En y repensant bien, on ne voit plus rien de simpliste dans leur invitation. Au contraire, on perçoit l'étendue du chantier et son importance. Trop souvent, nous nous occupons davantage de nos cerveaux, de notre confort matériel… que de nos âmes et de nos coeurs. Où trouvons-nous l'espace pour cultiver cet amour altruiste dont témoignent ces cinq voix aux rites pourtant différents ? Comment veillons-nous à notre "maison commune" (2) ?

Sous-jacente à l'invitation de ces cinq hommes, on perçoit, si l'on veut une rencontre vraie, la nécessité de deux ingrédients : à la fois un engagement personnel, un chemin spirituel, une pratique choisie ; et aussi une reconnaissance, une ouverture et un respect pour la multiplicité des religions, des croyances.
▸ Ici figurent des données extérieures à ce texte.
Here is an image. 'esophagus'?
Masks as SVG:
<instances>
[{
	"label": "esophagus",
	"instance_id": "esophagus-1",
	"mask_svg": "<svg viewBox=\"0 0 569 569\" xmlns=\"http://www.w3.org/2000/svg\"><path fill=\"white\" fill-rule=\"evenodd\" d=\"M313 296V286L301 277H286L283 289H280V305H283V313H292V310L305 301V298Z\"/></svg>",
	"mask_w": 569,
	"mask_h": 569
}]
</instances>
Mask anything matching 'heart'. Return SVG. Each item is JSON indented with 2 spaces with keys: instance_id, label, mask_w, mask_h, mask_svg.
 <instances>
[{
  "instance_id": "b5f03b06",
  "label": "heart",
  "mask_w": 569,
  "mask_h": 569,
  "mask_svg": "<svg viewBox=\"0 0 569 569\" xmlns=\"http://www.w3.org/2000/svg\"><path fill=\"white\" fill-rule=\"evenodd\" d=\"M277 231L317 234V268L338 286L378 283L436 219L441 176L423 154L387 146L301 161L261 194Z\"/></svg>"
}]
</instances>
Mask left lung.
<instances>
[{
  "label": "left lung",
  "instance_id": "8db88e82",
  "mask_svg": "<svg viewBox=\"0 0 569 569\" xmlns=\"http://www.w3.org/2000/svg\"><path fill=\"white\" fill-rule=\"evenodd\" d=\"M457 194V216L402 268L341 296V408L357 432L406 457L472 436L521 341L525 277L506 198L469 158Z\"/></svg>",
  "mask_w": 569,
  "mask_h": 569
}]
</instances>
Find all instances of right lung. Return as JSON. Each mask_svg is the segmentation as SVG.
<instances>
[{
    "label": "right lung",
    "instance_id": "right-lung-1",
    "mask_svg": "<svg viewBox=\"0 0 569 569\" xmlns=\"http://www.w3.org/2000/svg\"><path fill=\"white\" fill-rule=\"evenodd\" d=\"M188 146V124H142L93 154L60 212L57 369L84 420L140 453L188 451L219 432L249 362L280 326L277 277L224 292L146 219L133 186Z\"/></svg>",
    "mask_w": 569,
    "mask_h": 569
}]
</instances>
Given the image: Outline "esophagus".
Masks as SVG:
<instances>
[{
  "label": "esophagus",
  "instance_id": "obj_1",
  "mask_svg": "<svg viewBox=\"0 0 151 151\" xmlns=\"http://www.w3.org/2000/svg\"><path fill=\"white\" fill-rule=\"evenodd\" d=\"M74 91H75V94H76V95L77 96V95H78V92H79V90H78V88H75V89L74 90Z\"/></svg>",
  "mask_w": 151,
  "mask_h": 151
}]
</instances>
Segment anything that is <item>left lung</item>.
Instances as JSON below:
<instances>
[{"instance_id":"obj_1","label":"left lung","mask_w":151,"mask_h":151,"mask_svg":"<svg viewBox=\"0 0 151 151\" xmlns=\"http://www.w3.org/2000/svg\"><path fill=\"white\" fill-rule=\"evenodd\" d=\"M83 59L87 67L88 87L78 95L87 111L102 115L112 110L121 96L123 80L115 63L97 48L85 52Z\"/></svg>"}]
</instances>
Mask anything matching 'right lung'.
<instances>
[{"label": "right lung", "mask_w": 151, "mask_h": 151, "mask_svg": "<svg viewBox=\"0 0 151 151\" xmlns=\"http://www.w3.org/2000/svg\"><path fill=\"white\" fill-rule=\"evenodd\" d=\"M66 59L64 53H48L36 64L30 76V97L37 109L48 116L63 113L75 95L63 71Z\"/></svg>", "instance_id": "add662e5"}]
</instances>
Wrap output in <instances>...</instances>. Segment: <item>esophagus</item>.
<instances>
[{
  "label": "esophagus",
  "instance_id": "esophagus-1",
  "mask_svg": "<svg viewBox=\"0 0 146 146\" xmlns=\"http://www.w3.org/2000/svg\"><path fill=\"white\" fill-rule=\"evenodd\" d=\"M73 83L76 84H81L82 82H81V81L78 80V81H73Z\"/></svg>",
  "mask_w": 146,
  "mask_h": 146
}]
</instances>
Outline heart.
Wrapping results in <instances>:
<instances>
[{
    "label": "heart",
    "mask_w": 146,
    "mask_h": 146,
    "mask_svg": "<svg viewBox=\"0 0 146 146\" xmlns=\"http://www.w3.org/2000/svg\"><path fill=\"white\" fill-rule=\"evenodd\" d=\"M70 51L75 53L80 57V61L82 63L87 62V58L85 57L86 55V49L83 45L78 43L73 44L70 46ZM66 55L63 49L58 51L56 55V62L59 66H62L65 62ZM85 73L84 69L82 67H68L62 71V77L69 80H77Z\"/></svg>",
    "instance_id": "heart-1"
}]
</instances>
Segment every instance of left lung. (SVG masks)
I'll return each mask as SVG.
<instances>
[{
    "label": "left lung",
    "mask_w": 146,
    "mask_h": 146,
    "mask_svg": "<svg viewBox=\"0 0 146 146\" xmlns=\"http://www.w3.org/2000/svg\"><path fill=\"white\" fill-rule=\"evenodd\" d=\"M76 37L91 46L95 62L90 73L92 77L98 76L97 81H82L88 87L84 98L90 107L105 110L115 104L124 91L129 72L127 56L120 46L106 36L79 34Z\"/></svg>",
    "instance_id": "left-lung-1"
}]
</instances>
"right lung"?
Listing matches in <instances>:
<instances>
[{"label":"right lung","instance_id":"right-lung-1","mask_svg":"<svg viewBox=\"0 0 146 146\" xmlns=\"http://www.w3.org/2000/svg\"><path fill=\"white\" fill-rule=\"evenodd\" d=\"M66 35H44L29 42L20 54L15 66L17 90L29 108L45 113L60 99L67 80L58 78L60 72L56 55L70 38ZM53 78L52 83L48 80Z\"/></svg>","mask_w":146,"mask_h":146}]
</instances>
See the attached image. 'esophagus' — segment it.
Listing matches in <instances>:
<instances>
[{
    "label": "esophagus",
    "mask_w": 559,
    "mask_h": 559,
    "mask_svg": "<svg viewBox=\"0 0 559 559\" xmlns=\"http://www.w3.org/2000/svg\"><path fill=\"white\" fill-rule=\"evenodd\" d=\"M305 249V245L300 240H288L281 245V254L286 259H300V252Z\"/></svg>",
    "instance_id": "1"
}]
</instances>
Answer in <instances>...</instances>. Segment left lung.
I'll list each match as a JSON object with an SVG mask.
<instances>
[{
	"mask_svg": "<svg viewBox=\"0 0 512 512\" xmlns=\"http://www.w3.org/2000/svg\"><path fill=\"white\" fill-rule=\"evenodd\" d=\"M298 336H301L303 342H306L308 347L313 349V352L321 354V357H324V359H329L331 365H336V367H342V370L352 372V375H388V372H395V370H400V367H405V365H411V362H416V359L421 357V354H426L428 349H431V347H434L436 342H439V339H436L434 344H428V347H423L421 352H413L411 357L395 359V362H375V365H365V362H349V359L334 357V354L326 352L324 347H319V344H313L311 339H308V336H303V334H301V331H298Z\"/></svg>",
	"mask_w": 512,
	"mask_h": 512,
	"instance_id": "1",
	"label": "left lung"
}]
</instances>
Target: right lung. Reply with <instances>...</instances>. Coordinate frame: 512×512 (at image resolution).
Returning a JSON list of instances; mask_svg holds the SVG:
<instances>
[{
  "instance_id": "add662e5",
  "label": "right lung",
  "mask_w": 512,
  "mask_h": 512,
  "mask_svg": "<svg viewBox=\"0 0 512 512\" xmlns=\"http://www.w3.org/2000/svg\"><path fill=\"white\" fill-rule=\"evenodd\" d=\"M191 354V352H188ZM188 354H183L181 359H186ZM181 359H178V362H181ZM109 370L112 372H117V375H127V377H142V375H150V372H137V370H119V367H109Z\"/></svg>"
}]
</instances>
Comment ne pas voir alors l'étendue du parcours à mener, en parallèle en soi et autour de soi ?

"Certes, nous avons compris aujourd'hui qu'il fallait dialoguer, mais nous n'en sommes pas pour autant capables ! Le chemin est long et nous ne devons pas croire que nous sommes arrivés !"

Une révolution douce

La mobilisation interreligieuse n'est pas toute neuve. On se souviendra des responsables religieux en habits, défilant côte à côte à Bruxelles, encadrés par un service de sécurité relativement léger, une fleur à la main. Nous étions le 15 mars 2016. Représentants des religions et de la laïcité en Belgique montraient par ce geste finalement très simple – mais ô combien symbolique – leur désir partagé de vivre ensemble dans la paix. Ils fortifiaient l'intention dans une marche lente mais résolue pour affirmer une commune humanité, un respect profond pour la diversité des convictions.

Pour l'observateur averti, la rencontre interreligieuse participe pourtant d'une évolution récente des religions. Elle témoigne d'un "extraordinaire retournement", comme le qualifie Pierre-François de Béthune, moine à Clerlande. "Il me semble important de ne pas oublier que nous venons de loin, pour ne pas être présomptueux, observe ce catholique initié à la tradition zen. Certes, nous avons compris aujourd'hui qu'il fallait dialoguer, mais nous n'en sommes pas pour autant capables ! Le chemin est long et nous ne devons pas croire que nous sommes arrivés !"(3). Il en appelle à la patience, à l’égard de ceux que l'on a méprisés durant des siècles. Il évoque la véritable hospitalité, faite de paradoxes entre l'attachement à ses croyances et l'accueil inconditionnel. Une aventure à tenter sans tarder.